INSTRUCTIONS TO FOLLOW: Copy out each of the items below word for word, leaving out the pictures.

THE RECORDS:
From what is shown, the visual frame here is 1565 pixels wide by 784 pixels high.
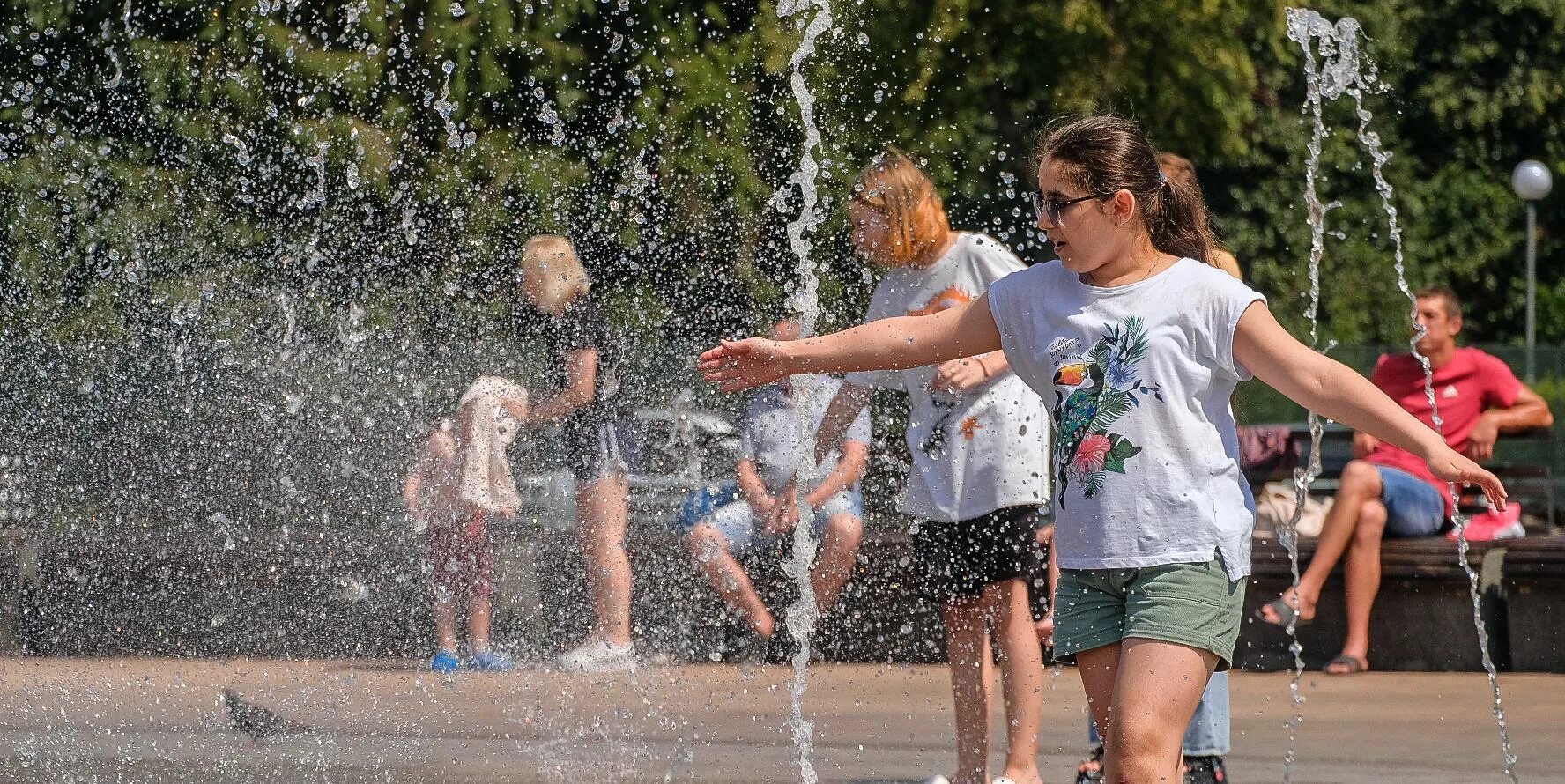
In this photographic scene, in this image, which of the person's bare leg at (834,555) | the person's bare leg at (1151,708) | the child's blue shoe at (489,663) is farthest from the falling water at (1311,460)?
the child's blue shoe at (489,663)

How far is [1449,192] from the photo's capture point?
32719mm

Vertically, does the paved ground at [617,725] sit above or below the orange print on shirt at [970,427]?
below

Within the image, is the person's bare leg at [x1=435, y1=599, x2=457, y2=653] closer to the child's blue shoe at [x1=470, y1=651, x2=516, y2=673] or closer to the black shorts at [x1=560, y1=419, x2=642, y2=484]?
the child's blue shoe at [x1=470, y1=651, x2=516, y2=673]

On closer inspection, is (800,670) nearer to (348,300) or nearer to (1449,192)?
(348,300)

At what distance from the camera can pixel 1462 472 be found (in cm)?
320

WRITTEN SOLUTION:
From what is shown, the visual frame here is 1565 pixels wide by 784 pixels high.
In this photographic scene, in this image, which of the person's bare leg at (834,555) | the person's bare leg at (1151,708) | the child's blue shoe at (489,663) is farthest from the falling water at (1311,460)?
the child's blue shoe at (489,663)

How far is [1449,192] from the photo's capture point?
32719mm

Vertically, does the paved ground at [617,725] sit above or below the orange print on shirt at [970,427]?
below

Within the image, is the person's bare leg at [x1=435, y1=599, x2=457, y2=653] closer to the child's blue shoe at [x1=470, y1=651, x2=516, y2=673] or closer to the black shorts at [x1=560, y1=419, x2=642, y2=484]?
the child's blue shoe at [x1=470, y1=651, x2=516, y2=673]

On closer inspection, is (800,670) nearer to (348,300) or nearer to (1449,192)?
(348,300)

At what distance from the camera can pixel 1462 472 be found (in cm)?
320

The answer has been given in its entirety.